TEXT TO READ —
= = = = =

Soybean and wheat volume were relatively lackluster last week, in contrast.

Ben Potter, Senior editor

March 18, 2024

2 Min Read
Corn getting loaded with corn
Getty Images/sandsun

USDA’s latest set of grain export inspection data, out Monday morning and covering the week through March 14, held mixed but mostly bearish data for traders to digest. Soybean and wheat volume both trended moderately lower week-over-week and fell to the lower end of analyst estimates. Meanwhile, corn volume saw small weekly improvements and made it to the very high end of trade guesses.

Corn export inspections moved slightly higher week-over-week to 48.8 million bushels. That was also on the very high end of analyst estimates, which ranged between 35.4 million and 49.2 million bushels. Cumulative totals for the 2023/24 marketing year are still moderately higher than last year’s pace so far, with 909.1 million bushels.

Mexico was by far the No. 1 destination for U.S. corn export inspections last week, with 21.6 million bushels. Taiwan, South Korea, Japan and Colombia were the top five destinations.

Sorghum export inspections jumped noticeably above the prior week’s pace after reaching 7.6 million bushels. That grain is largely bound for China, with Somalia picking up the modest remainder. Cumulative totals for the 2023/24 marketing year remain substantially above last year’s pace, with 150.5 million bushels.

Soybean export inspections eased modestly below the prior week’s tally after reaching 25.2 million bushels. That was also toward the lower end of trade estimates, which ranged between 11.0 million and 42.3 million bushels. Cumulative totals for the 2023/24 marketing year are still trending moderately below last year’s pace, with 1.314 billion bushels.

= = = = =

GIVEN INFORMATION —
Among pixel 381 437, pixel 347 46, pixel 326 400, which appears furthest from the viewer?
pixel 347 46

= = = = =

THINGS TO DO —
1/ In the grain export inspections text, which country was the top destination for U.S. corn export inspections last week?
2/ Translate this sentence from the grain export inspections text into Spanish: "Mexico was by far the No. 1 destination for U.S. corn export inspections last week, with 21.6 million bushels."
3/ Retype the grain export inspections text from "Corn export inspections moved" to "top five destinations.".

RESPONSES PER TASK —
1/ Mexico, with 21.6 million bushels.

2/ México fue, con mucho, el principal destino de las inspecciones de exportación de maíz de EE. UU. la semana pasada, con 21,6 millones de bushels.

3/
Corn export inspections moved slightly higher week-over-week to 48.8 million bushels. That was also on the very high end of analyst estimates, which ranged between 35.4 million and 49.2 million bushels. Cumulative totals for the 2023/24 marketing year are still moderately higher than last year’s pace so far, with 909.1 million bushels.

Mexico was by far the No. 1 destination for U.S. corn export inspections last week, with 21.6 million bushels. Taiwan, South Korea, Japan and Colombia were the top five destinations.